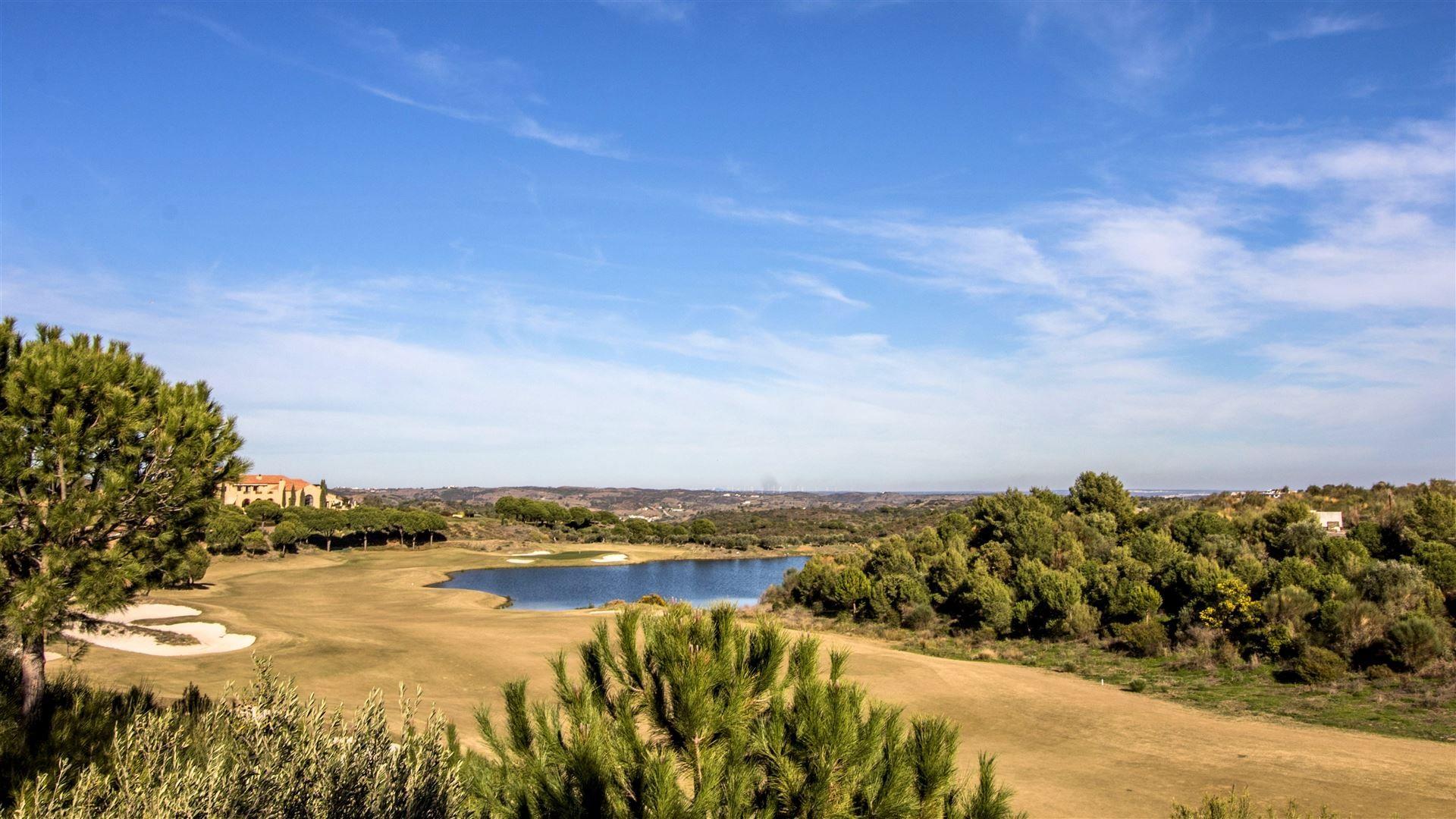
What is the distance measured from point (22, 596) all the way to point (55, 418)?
1981mm

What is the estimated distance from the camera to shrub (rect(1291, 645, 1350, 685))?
728 inches

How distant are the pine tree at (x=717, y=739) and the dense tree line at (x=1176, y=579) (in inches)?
709

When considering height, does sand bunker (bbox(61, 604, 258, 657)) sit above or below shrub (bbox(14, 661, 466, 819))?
below

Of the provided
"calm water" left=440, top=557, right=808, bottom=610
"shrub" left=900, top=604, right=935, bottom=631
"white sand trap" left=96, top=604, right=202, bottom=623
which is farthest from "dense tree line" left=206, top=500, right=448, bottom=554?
"shrub" left=900, top=604, right=935, bottom=631

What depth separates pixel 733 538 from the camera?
83125 mm

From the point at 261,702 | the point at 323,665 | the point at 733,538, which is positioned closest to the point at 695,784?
the point at 261,702

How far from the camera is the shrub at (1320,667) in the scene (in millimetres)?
18500

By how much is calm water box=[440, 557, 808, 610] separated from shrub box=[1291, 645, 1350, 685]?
24.7 m

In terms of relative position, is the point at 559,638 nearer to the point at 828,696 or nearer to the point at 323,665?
the point at 323,665

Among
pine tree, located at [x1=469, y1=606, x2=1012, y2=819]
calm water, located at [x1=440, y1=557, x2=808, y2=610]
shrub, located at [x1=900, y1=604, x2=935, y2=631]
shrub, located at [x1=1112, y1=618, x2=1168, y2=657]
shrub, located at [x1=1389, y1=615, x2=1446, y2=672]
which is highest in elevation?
pine tree, located at [x1=469, y1=606, x2=1012, y2=819]

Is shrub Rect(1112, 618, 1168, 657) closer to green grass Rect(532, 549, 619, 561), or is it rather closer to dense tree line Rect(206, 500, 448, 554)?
green grass Rect(532, 549, 619, 561)

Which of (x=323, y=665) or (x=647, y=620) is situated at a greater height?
(x=647, y=620)

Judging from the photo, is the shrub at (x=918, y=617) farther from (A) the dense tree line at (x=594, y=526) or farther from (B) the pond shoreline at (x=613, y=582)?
(A) the dense tree line at (x=594, y=526)

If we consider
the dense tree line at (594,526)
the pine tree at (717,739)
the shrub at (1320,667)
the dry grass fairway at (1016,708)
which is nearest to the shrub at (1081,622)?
the dry grass fairway at (1016,708)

++++

### WHAT IS NEEDED:
Copy every record character for character. Skip the pictures.

### EXERCISE RESPONSE:
What is the distance measured from point (22, 596) all the way to point (55, 418)?
1981mm

What is the estimated distance from the camera to shrub (rect(1291, 645, 1350, 685))?
728 inches

How distant are the pine tree at (x=717, y=739) and the dense tree line at (x=1176, y=579) (in inches)?
709

When considering height, does sand bunker (bbox(61, 604, 258, 657)) sit above or below shrub (bbox(14, 661, 466, 819))?
below

Of the provided
"calm water" left=440, top=557, right=808, bottom=610
"shrub" left=900, top=604, right=935, bottom=631
"white sand trap" left=96, top=604, right=202, bottom=623
which is farthest from "dense tree line" left=206, top=500, right=448, bottom=554?
"shrub" left=900, top=604, right=935, bottom=631

What depth separates pixel 733 538 from the camera?
83125 mm

From the point at 261,702 | the point at 323,665 | the point at 733,538, which is positioned closest to the point at 695,784?
the point at 261,702

How far from the camera is the shrub at (1320,667) in the scene (in millimetres)?
18500

By how much is calm water box=[440, 557, 808, 610] separated from shrub box=[1291, 645, 1350, 685]?
24.7 m

In terms of relative position, is the point at 559,638 nearer to the point at 828,696 or nearer to the point at 323,665?
the point at 323,665

Among
pine tree, located at [x1=469, y1=606, x2=1012, y2=819]
calm water, located at [x1=440, y1=557, x2=808, y2=610]
shrub, located at [x1=900, y1=604, x2=935, y2=631]
shrub, located at [x1=1112, y1=618, x2=1168, y2=657]
shrub, located at [x1=1389, y1=615, x2=1446, y2=672]
which is highest in elevation?
pine tree, located at [x1=469, y1=606, x2=1012, y2=819]

Is shrub Rect(1112, 618, 1168, 657) closer to green grass Rect(532, 549, 619, 561), or is it rather closer to dense tree line Rect(206, 500, 448, 554)?
green grass Rect(532, 549, 619, 561)

Which of (x=323, y=665) or (x=647, y=620) is situated at a greater height?
(x=647, y=620)

Judging from the photo, is the shrub at (x=918, y=617) farther from (A) the dense tree line at (x=594, y=526) or farther from (B) the pond shoreline at (x=613, y=582)?
(A) the dense tree line at (x=594, y=526)

If we consider
the dense tree line at (594,526)
the pine tree at (717,739)
the shrub at (1320,667)
the dry grass fairway at (1016,708)
which is nearest to the shrub at (1081,622)?
the dry grass fairway at (1016,708)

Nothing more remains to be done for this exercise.